**THINGS TO DO**
a – In the humidor thread, what brand is the humidor?
b – Shorten the paragraph of the humidor thread that begins "So after seasoning and beads" into a brief list that keeps its main facts.
c – Carry on the humidor thread from its last post.

**EXTRACTED TEXT**
# thegoldenmackid's humidor



## thegoldenmackid (Mar 16, 2010)

So after seasoning and beads, time to move my college collection into this humidor. It's a Romeo y Julieta humidor, can't find any info about it. It has eight drawers, but unlike most the sides are separated, which means that I could keep them at two separate RH% if I wanted. Oust fans might be getting purchased, we'll see.


















Top of Humidor









Upper Left Drawer









Upper-Middle Left Drawer (Thompson Brown Bag Leftovers)









Lower-Middle Left Drawer (H. Upmann)









Bottom Left (Beads & Tins)









Upper Right Drawer (Davidoff/these are going to rest drawer, the unbanded is the first cigar my father ever purchased for me...)









Upper-Middle Right Drawer (The Oliva Drawer)









Lower-Middle Right Drawer









Lower Right Drawer (Beads & Tins)

I'd imagine I could easily fit 35 a drawer and still be OCD organized. With some Tetris, perhaps 45 - that means the range is 280-360. Other humidor later.


----------



## smelvis (Sep 7, 2009)

That is a Beauty Charlie!


----------



## thegoldenmackid (Mar 16, 2010)

Thanks Dave.


----------



## gjcab09 (Jul 12, 2009)

sweet box!


----------



## s_vivo (Jan 31, 2010)

Looking good all stocked up.


----------



## d_day (Aug 24, 2008)

Gorgeous man.

**SOURCE DATA**
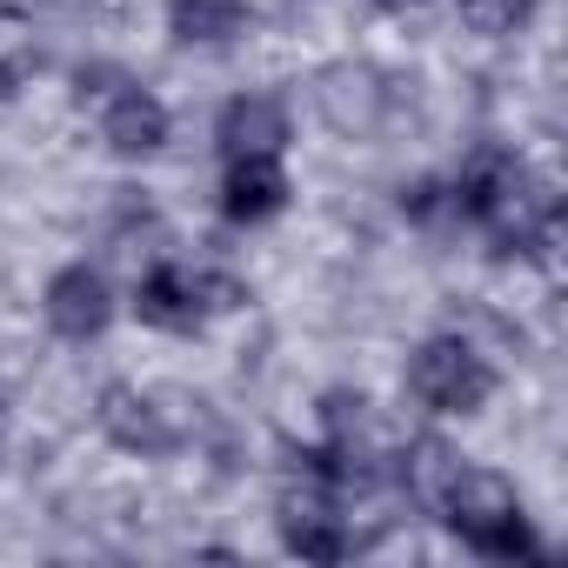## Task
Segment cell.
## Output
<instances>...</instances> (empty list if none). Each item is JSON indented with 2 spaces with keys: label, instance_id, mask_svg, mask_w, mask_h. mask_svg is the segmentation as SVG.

**ANSWERS**
a – It's a Romeo y Julieta humidor.

b –
- Seasoning is done and beads are in, so the college collection is moving into the humidor.
- It's a Romeo y Julieta humidor, and no info about it can be found.
- It has eight drawers, with the two sides separated, so each side could be kept at its own RH%.
- Oust fans might be bought.

c –
This is why I have a love/hate relationship with my cooler. It works great, but it's just too ugly.


----------



## CraigJS (Dec 23, 2009)

VERY VERY nice!! :bowdown:


----------



## CajunMaduro (Dec 2, 2009)

Sexyyyyy


----------



## Coop D (Oct 19, 2008)

I try to be OCD when I load it up, then it gets all messed up since I am trying to throw smokes in before the wife knows I bought more!!!!

Looking nice!!!


----------



## thegoldenmackid (Mar 16, 2010)

Coop D said:


> I try to be OCD when I load it up, then it gets all messed up since I am trying to throw smokes in before the wife knows I bought more!!!!
> 
> Looking nice!!!


Fortunately I haven't acquired a wife yet, just another humidor.


----------



## Coop D (Oct 19, 2008)

you have it easy!!!


----------



## SmoknTaz (Jun 18, 2008)

Very nice Charlie, she's a beaut!


----------



## SMOKE20 (Apr 26, 2008)

That is a real cool humidor. I like it. Nice


----------



## carguy13 (Feb 27, 2010)

that is so freakin nice!

i just bought me a humi, but it's got me interested in something a little bigger.


----------



## thebayratt (Jun 4, 2009)

Thats one sweet humidor!

Check out a magazine called "cigar magazine" there is a fella in there where you send him pics of your cigar stuff and he can usually tell you a little more about it.... I really like that humi, how well does it hold RH for ya?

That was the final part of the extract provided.